Well, I've finally done it.
Of course to understand why the word finally is applicable you have to understand my back story.
There is a modern day "maker" movement, a huge open source project, called RepRap.
RepRap is the foundation that takes care of the project, the project is to build (as much as is practically possible) machines that can build themselves.
it's not really a new thing as much, you've been able to cut gears to make lathes on lathes for a long time, and been able to mill flat tables for use on milling machines for a long time too.
Reprap machines are computer controlled 3d printers.
The way that they work is you feed them a length of plastic string, the machine melts the string in a hot chamber, and then pushes the melted plastic through a nozzle onto a build platform.
then the build platform, or nozzle move ever sl slightly away from each other.

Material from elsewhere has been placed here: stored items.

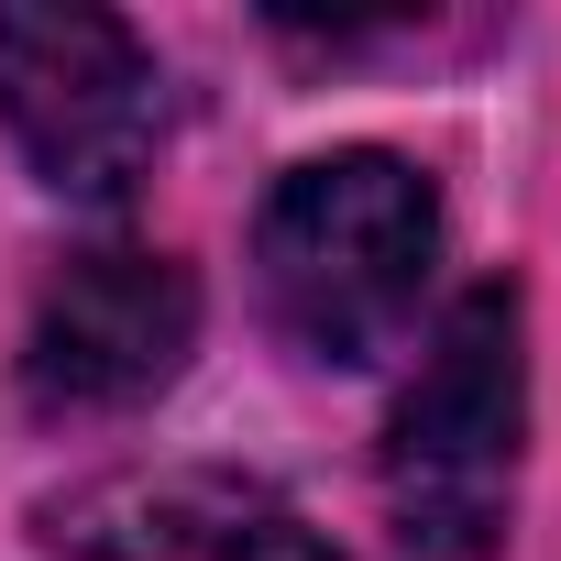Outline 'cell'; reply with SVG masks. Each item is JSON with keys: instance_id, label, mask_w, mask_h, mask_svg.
Segmentation results:
<instances>
[{"instance_id": "5", "label": "cell", "mask_w": 561, "mask_h": 561, "mask_svg": "<svg viewBox=\"0 0 561 561\" xmlns=\"http://www.w3.org/2000/svg\"><path fill=\"white\" fill-rule=\"evenodd\" d=\"M220 561H342V550H320V539H309V528H287V517H253Z\"/></svg>"}, {"instance_id": "2", "label": "cell", "mask_w": 561, "mask_h": 561, "mask_svg": "<svg viewBox=\"0 0 561 561\" xmlns=\"http://www.w3.org/2000/svg\"><path fill=\"white\" fill-rule=\"evenodd\" d=\"M528 451V309L517 287H473L440 309L397 419H386V517L419 561H484L517 517Z\"/></svg>"}, {"instance_id": "3", "label": "cell", "mask_w": 561, "mask_h": 561, "mask_svg": "<svg viewBox=\"0 0 561 561\" xmlns=\"http://www.w3.org/2000/svg\"><path fill=\"white\" fill-rule=\"evenodd\" d=\"M0 133L56 198H122L165 144V67L122 12H0Z\"/></svg>"}, {"instance_id": "4", "label": "cell", "mask_w": 561, "mask_h": 561, "mask_svg": "<svg viewBox=\"0 0 561 561\" xmlns=\"http://www.w3.org/2000/svg\"><path fill=\"white\" fill-rule=\"evenodd\" d=\"M198 353V275L144 242L67 253L23 331V397L45 419H122L165 397Z\"/></svg>"}, {"instance_id": "1", "label": "cell", "mask_w": 561, "mask_h": 561, "mask_svg": "<svg viewBox=\"0 0 561 561\" xmlns=\"http://www.w3.org/2000/svg\"><path fill=\"white\" fill-rule=\"evenodd\" d=\"M430 264H440V187L386 154H309L275 176L264 220H253V287L264 320L287 331L309 364H375L419 331L430 298Z\"/></svg>"}]
</instances>
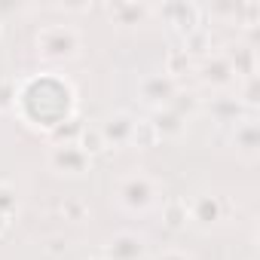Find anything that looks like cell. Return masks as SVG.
<instances>
[{
  "label": "cell",
  "instance_id": "cell-6",
  "mask_svg": "<svg viewBox=\"0 0 260 260\" xmlns=\"http://www.w3.org/2000/svg\"><path fill=\"white\" fill-rule=\"evenodd\" d=\"M46 162L55 175H68V178H80L92 169V156H86L77 144H52Z\"/></svg>",
  "mask_w": 260,
  "mask_h": 260
},
{
  "label": "cell",
  "instance_id": "cell-25",
  "mask_svg": "<svg viewBox=\"0 0 260 260\" xmlns=\"http://www.w3.org/2000/svg\"><path fill=\"white\" fill-rule=\"evenodd\" d=\"M10 104H16V86L7 83V80H0V110L10 107Z\"/></svg>",
  "mask_w": 260,
  "mask_h": 260
},
{
  "label": "cell",
  "instance_id": "cell-2",
  "mask_svg": "<svg viewBox=\"0 0 260 260\" xmlns=\"http://www.w3.org/2000/svg\"><path fill=\"white\" fill-rule=\"evenodd\" d=\"M113 199H116V205L125 208V211L144 214V211H150V208L156 205V199H159V184H156L150 175H144V172L125 175V178L116 181Z\"/></svg>",
  "mask_w": 260,
  "mask_h": 260
},
{
  "label": "cell",
  "instance_id": "cell-27",
  "mask_svg": "<svg viewBox=\"0 0 260 260\" xmlns=\"http://www.w3.org/2000/svg\"><path fill=\"white\" fill-rule=\"evenodd\" d=\"M10 223H13V217H7V214H0V236H4V233L10 230Z\"/></svg>",
  "mask_w": 260,
  "mask_h": 260
},
{
  "label": "cell",
  "instance_id": "cell-18",
  "mask_svg": "<svg viewBox=\"0 0 260 260\" xmlns=\"http://www.w3.org/2000/svg\"><path fill=\"white\" fill-rule=\"evenodd\" d=\"M166 107H169L172 113H178L181 119H187V122H190V119L202 110V98H199L196 92H184V89H178V92H175V98H172Z\"/></svg>",
  "mask_w": 260,
  "mask_h": 260
},
{
  "label": "cell",
  "instance_id": "cell-13",
  "mask_svg": "<svg viewBox=\"0 0 260 260\" xmlns=\"http://www.w3.org/2000/svg\"><path fill=\"white\" fill-rule=\"evenodd\" d=\"M236 80H248V77H257V49L254 43H245V40H236L223 49Z\"/></svg>",
  "mask_w": 260,
  "mask_h": 260
},
{
  "label": "cell",
  "instance_id": "cell-16",
  "mask_svg": "<svg viewBox=\"0 0 260 260\" xmlns=\"http://www.w3.org/2000/svg\"><path fill=\"white\" fill-rule=\"evenodd\" d=\"M162 220H166V226H169V230H184V226H190L187 199H181V196L166 199V202H162Z\"/></svg>",
  "mask_w": 260,
  "mask_h": 260
},
{
  "label": "cell",
  "instance_id": "cell-26",
  "mask_svg": "<svg viewBox=\"0 0 260 260\" xmlns=\"http://www.w3.org/2000/svg\"><path fill=\"white\" fill-rule=\"evenodd\" d=\"M156 260H193L187 251H178V248H169V251H162Z\"/></svg>",
  "mask_w": 260,
  "mask_h": 260
},
{
  "label": "cell",
  "instance_id": "cell-1",
  "mask_svg": "<svg viewBox=\"0 0 260 260\" xmlns=\"http://www.w3.org/2000/svg\"><path fill=\"white\" fill-rule=\"evenodd\" d=\"M74 98H77V92L64 77L40 74V77L25 80L16 89V110L28 125L52 132L55 125H61L64 119H71L77 113Z\"/></svg>",
  "mask_w": 260,
  "mask_h": 260
},
{
  "label": "cell",
  "instance_id": "cell-24",
  "mask_svg": "<svg viewBox=\"0 0 260 260\" xmlns=\"http://www.w3.org/2000/svg\"><path fill=\"white\" fill-rule=\"evenodd\" d=\"M43 251H46V254H52V257H58V254H64V251H68V239H64V236H49V239H46V245H43Z\"/></svg>",
  "mask_w": 260,
  "mask_h": 260
},
{
  "label": "cell",
  "instance_id": "cell-21",
  "mask_svg": "<svg viewBox=\"0 0 260 260\" xmlns=\"http://www.w3.org/2000/svg\"><path fill=\"white\" fill-rule=\"evenodd\" d=\"M159 144V135H156V128L150 119H135V132H132V147H156Z\"/></svg>",
  "mask_w": 260,
  "mask_h": 260
},
{
  "label": "cell",
  "instance_id": "cell-3",
  "mask_svg": "<svg viewBox=\"0 0 260 260\" xmlns=\"http://www.w3.org/2000/svg\"><path fill=\"white\" fill-rule=\"evenodd\" d=\"M37 55L46 61H71L80 52V31L71 25H46L37 31Z\"/></svg>",
  "mask_w": 260,
  "mask_h": 260
},
{
  "label": "cell",
  "instance_id": "cell-22",
  "mask_svg": "<svg viewBox=\"0 0 260 260\" xmlns=\"http://www.w3.org/2000/svg\"><path fill=\"white\" fill-rule=\"evenodd\" d=\"M58 211H61V217L71 220V223H80V220L89 217V205H86L83 199H77V196H64L61 205H58Z\"/></svg>",
  "mask_w": 260,
  "mask_h": 260
},
{
  "label": "cell",
  "instance_id": "cell-10",
  "mask_svg": "<svg viewBox=\"0 0 260 260\" xmlns=\"http://www.w3.org/2000/svg\"><path fill=\"white\" fill-rule=\"evenodd\" d=\"M205 107V113L211 116V122H217L220 128H233L236 122H242L245 116H251L254 110H248L242 101H239V95H214L208 104H202Z\"/></svg>",
  "mask_w": 260,
  "mask_h": 260
},
{
  "label": "cell",
  "instance_id": "cell-29",
  "mask_svg": "<svg viewBox=\"0 0 260 260\" xmlns=\"http://www.w3.org/2000/svg\"><path fill=\"white\" fill-rule=\"evenodd\" d=\"M95 260H104V257H95Z\"/></svg>",
  "mask_w": 260,
  "mask_h": 260
},
{
  "label": "cell",
  "instance_id": "cell-28",
  "mask_svg": "<svg viewBox=\"0 0 260 260\" xmlns=\"http://www.w3.org/2000/svg\"><path fill=\"white\" fill-rule=\"evenodd\" d=\"M0 31H4V22H0Z\"/></svg>",
  "mask_w": 260,
  "mask_h": 260
},
{
  "label": "cell",
  "instance_id": "cell-19",
  "mask_svg": "<svg viewBox=\"0 0 260 260\" xmlns=\"http://www.w3.org/2000/svg\"><path fill=\"white\" fill-rule=\"evenodd\" d=\"M172 80H181L184 74H190V71H196V58L193 55H187L181 46L178 49H169V55H166V68H162Z\"/></svg>",
  "mask_w": 260,
  "mask_h": 260
},
{
  "label": "cell",
  "instance_id": "cell-15",
  "mask_svg": "<svg viewBox=\"0 0 260 260\" xmlns=\"http://www.w3.org/2000/svg\"><path fill=\"white\" fill-rule=\"evenodd\" d=\"M147 119L153 122V128H156L159 141H162V138H181V135L187 132V119H181V116H178V113H172L169 107L153 110Z\"/></svg>",
  "mask_w": 260,
  "mask_h": 260
},
{
  "label": "cell",
  "instance_id": "cell-23",
  "mask_svg": "<svg viewBox=\"0 0 260 260\" xmlns=\"http://www.w3.org/2000/svg\"><path fill=\"white\" fill-rule=\"evenodd\" d=\"M19 211V193L13 184H0V214H7V217H16Z\"/></svg>",
  "mask_w": 260,
  "mask_h": 260
},
{
  "label": "cell",
  "instance_id": "cell-20",
  "mask_svg": "<svg viewBox=\"0 0 260 260\" xmlns=\"http://www.w3.org/2000/svg\"><path fill=\"white\" fill-rule=\"evenodd\" d=\"M77 147H80L86 156H98V153L107 150V147H104V138H101V132H98V125H83V132H80V138H77Z\"/></svg>",
  "mask_w": 260,
  "mask_h": 260
},
{
  "label": "cell",
  "instance_id": "cell-17",
  "mask_svg": "<svg viewBox=\"0 0 260 260\" xmlns=\"http://www.w3.org/2000/svg\"><path fill=\"white\" fill-rule=\"evenodd\" d=\"M187 55H199V58H205L208 52H211V31L205 28V25H196L193 31H187L184 34V46H181Z\"/></svg>",
  "mask_w": 260,
  "mask_h": 260
},
{
  "label": "cell",
  "instance_id": "cell-11",
  "mask_svg": "<svg viewBox=\"0 0 260 260\" xmlns=\"http://www.w3.org/2000/svg\"><path fill=\"white\" fill-rule=\"evenodd\" d=\"M196 74L211 89H230L236 83V74H233V68H230L223 52H208L205 58H199L196 61Z\"/></svg>",
  "mask_w": 260,
  "mask_h": 260
},
{
  "label": "cell",
  "instance_id": "cell-7",
  "mask_svg": "<svg viewBox=\"0 0 260 260\" xmlns=\"http://www.w3.org/2000/svg\"><path fill=\"white\" fill-rule=\"evenodd\" d=\"M144 254H147V242H144V236H138L132 230L113 233L101 248L104 260H144Z\"/></svg>",
  "mask_w": 260,
  "mask_h": 260
},
{
  "label": "cell",
  "instance_id": "cell-4",
  "mask_svg": "<svg viewBox=\"0 0 260 260\" xmlns=\"http://www.w3.org/2000/svg\"><path fill=\"white\" fill-rule=\"evenodd\" d=\"M187 211L190 223H196L199 230H211L233 214V202L220 193H196L193 199H187Z\"/></svg>",
  "mask_w": 260,
  "mask_h": 260
},
{
  "label": "cell",
  "instance_id": "cell-12",
  "mask_svg": "<svg viewBox=\"0 0 260 260\" xmlns=\"http://www.w3.org/2000/svg\"><path fill=\"white\" fill-rule=\"evenodd\" d=\"M230 144L236 147V153L242 159H257V153H260V125H257L254 113L230 128Z\"/></svg>",
  "mask_w": 260,
  "mask_h": 260
},
{
  "label": "cell",
  "instance_id": "cell-9",
  "mask_svg": "<svg viewBox=\"0 0 260 260\" xmlns=\"http://www.w3.org/2000/svg\"><path fill=\"white\" fill-rule=\"evenodd\" d=\"M153 13H159L166 19V25H172L181 37L187 31H193L196 25H202V10L190 0H172V4H162V7H153Z\"/></svg>",
  "mask_w": 260,
  "mask_h": 260
},
{
  "label": "cell",
  "instance_id": "cell-14",
  "mask_svg": "<svg viewBox=\"0 0 260 260\" xmlns=\"http://www.w3.org/2000/svg\"><path fill=\"white\" fill-rule=\"evenodd\" d=\"M107 13L116 25H141L144 19L153 16V7L150 4H135V0H116V4L107 7Z\"/></svg>",
  "mask_w": 260,
  "mask_h": 260
},
{
  "label": "cell",
  "instance_id": "cell-5",
  "mask_svg": "<svg viewBox=\"0 0 260 260\" xmlns=\"http://www.w3.org/2000/svg\"><path fill=\"white\" fill-rule=\"evenodd\" d=\"M178 89H181V83L172 80L166 71L144 74V77L138 80V101H141L144 107H150V110H159V107H166V104L175 98Z\"/></svg>",
  "mask_w": 260,
  "mask_h": 260
},
{
  "label": "cell",
  "instance_id": "cell-8",
  "mask_svg": "<svg viewBox=\"0 0 260 260\" xmlns=\"http://www.w3.org/2000/svg\"><path fill=\"white\" fill-rule=\"evenodd\" d=\"M98 132L104 138V147H132L135 116L125 113V110H113L98 122Z\"/></svg>",
  "mask_w": 260,
  "mask_h": 260
}]
</instances>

and another layer is squished out of the machine, slowly but surely building up a 3d object layer by layer.
I first heard about the project in a staff news letter whilst I was working at the university of Bath in the UK, (that's where this open source project started. Fused filament 3d printing had been around a long time before that, but I had never heard of it!)
and ever since hearing about it, I've always wanted on.
but there was always been one problem. price.
It seems that there are two ways to get a 3d printer.
buy the plastic parts you need from someone who has already printed them, buy the electronics board, but stepper motors, smooth rods, threaded rods, belts sprockets, pulleys wire, power supplies, bearings bolts, etc, etc, etc...
which in total seemed to cost around £500 - £1000 to source. and about ten weeks for a first timer to build and trouble shoot. (that's after you decided which of the many many designs you wanted to make!
The second option was to buy, where buying costs £1000 and upwards.
That was until a small start up company called solidoodle came along. they are offering their Solidoodle 2 printer, a complete ready to go package.
For five hundred dollars,
the machine is a steel framed box, with an aluminium build platform measuring 150m x 150mm, the platform moves up and down by 150mm also, (this means that I can print anything up to this size (in one piece) or anything in the world, if I'm willing to glue bits together after printing.
The frame is supposed to be strong enough that you could stand on it.
A cover for the open frame, and a heated bed (rather than acrylic bed) are $100 add-ons.
when you add a roll of filament to the order and international shipping. the complete price for a working 3d printer, that should work straight from the box is $750 US dollars.
Or around £500 sterling.
I've ordered, delivery time is 8 - 10 weeks I can hardly wait.